Kapur (or kapor) is a dipterocarp hardwood from trees of the genus Dryobalanops found in lowland tropical rainforests of Malaysia, Indonesia and South-East Asia. It is a durable construction tropical timber. One variety, D. aromatica, is a source of camphor.

== Species ==
The name kapur can refer to the following species from the Dryobalanops genus:
- D. aromatica
- D. beccarii
- D. fusca
- D. keithii
- D. lanceolata
- D. oblongifolia
- D. rappa

== Deforestation ==
Kapur is logged from old-growth forest, often illegally. These forests have developed over the course of hundreds of years. When harvested, these trees are often between 250 and 1000 years old. For a tree from the family Dipterocarpaceae, it takes approximately 100 years to reach a height of 30 meters. Most of the species that are sold as kapur are listed on the IUCN Red List for endangered species. For example, D. fusca is critically endangered.

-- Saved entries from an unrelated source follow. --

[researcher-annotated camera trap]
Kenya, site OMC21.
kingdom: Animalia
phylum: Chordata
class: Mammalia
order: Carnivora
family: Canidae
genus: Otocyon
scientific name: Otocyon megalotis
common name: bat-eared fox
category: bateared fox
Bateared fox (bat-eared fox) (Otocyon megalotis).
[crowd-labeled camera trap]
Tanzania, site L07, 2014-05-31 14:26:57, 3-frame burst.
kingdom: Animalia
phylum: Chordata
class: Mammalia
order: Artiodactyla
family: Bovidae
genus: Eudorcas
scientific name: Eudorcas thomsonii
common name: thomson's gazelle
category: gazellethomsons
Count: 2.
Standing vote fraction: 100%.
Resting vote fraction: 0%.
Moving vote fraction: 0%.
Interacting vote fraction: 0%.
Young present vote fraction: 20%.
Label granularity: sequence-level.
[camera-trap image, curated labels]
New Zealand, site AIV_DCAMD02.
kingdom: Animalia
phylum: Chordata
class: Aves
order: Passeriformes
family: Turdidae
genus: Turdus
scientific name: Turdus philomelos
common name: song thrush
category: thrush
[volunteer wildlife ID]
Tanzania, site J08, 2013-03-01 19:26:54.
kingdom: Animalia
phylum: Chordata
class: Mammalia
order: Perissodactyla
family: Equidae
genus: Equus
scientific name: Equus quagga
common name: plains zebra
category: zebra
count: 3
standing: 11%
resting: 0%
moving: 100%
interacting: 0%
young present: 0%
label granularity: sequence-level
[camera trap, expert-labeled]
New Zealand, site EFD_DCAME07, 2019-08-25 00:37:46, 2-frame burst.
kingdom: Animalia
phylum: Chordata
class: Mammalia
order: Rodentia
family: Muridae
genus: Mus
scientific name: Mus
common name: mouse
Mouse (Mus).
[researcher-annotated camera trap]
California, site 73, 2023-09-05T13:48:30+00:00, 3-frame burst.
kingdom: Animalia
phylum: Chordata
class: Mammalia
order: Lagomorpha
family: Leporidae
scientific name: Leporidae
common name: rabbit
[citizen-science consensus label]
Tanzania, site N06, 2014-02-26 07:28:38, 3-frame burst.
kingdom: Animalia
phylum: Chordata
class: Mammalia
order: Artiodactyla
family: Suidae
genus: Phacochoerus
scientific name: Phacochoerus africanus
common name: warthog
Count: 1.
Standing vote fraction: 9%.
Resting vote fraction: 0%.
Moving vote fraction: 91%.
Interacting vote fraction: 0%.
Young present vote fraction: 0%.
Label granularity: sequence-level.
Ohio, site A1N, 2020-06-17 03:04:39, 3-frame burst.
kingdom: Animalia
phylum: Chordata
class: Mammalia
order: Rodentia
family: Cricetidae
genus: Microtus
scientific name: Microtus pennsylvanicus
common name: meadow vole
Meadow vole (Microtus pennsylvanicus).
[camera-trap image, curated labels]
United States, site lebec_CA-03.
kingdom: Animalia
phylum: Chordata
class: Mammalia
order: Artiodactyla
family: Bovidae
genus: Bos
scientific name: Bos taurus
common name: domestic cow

Overexploitation has led to large scale deforestation in the tropics. The International Tropical Timber Organization is concerned with conserving the habitat of trees producing tropical timber.

According to FSC, certified tropical hardwood can counteract deforestation. Forests that are managed according to the FSC standards, become economically valuable and might therefore not be converted to farmland. However, other organisations advise consumers to stay away from kapur altogether to avoid logging of centuries-old trees.